Question
Francine is a photographer. For years, her business has consisted of joining guided backcountry hiking and skiing tours and providing photographs for the tour clients.
Francine is a photographer. For years, her business has consisted of joining guided backcountry hiking and skiing tours and providing photographs for the tour clients. However, this business has dried up completely in 2020 due to COVID. Wanting to make use of her backcountry and photography skills, she starts thinking about going out by herself to take nature photographs to sell to stock agencies. An alternate approach would be to take photos and sell large prints of the photos as art. For the stock photo option, she does not need to purchase any additional equipment. She will, however, need to pay for the costs of her trips, as they are no longer provided by the guides. She expects to do 2 trip(s) per week, including time for editing and processing. She knows the costs of going on a trip well from her experience with the guides. Including gas, food, park permits, and other supplies, it will cost $875 per trip. To estimate how many she photos she will submit to the agencies, she looks at her first year of guided tour photography. On her first trip, she would get about 6 keeper images per trip. By the end of her first year, she was getting 17. She expects to follow the same trend for the photos she submits to the stock agencies. Once on the stock agency, based on similar landscape photographers she knows, she expects each photo to sell five times per week, with a commission to her (net of all agency fees) of $0.50 per photo. For the art photo option, Francine will need some additional equipment and supplies. A printer for $2,200 Initial supplies for $500 Shipping and packaging: $30 per photo sold Expected printing costs per sold print: $25 per photo sold For the fine art photography plan, she intends to create one photograph from each trip, and sell it as a limited edition print. She hopes to sell 1 photo(s) from each trip per month. (e.g. if Francine goes on four trips in July, she creates four photos to sell. She would sell 1 of each that month, for four times 1 of sales. In August, she goes on four more trips, creating four new prints to sell. The August prints each sell 1 copy/copies, and so do the July prints, for a total of eight times 1 sales in August). For sake of simplicity, you can assume all months are only four weeks if you want. Based on similar artists, she thinks she can sell her photos for $323 each. Francine expects the guiding business to resume in 2021, one year from now, at which point she will return to that line of work.
Required
What are the fixed cost
variable cost
total costs for both options?
Identify two potential trade-offs between the two options?

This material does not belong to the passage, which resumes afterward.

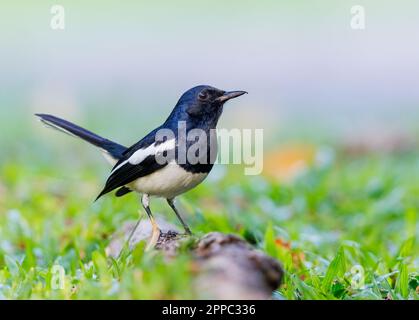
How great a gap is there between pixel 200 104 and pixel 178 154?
0.32m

When will Francine break even and what is the payback period for each option?
Draw a cost/revenue chart (figure of profit and loss) for the two options and identify key points or areas on the chart.
Estimate Francine’s profit and/or loss for the year for both options.
How does marginal cost of producing one more photo in the two options change over time?
What is the marginal cost of producing one more photo in the two options at end of year 1?
Create a cashflow diagram for the two businesses for year 1, with separately colored printing and shipping, fixed, and trip costs and revenues.
derives generalized equations for cost and revenue curves for these two options.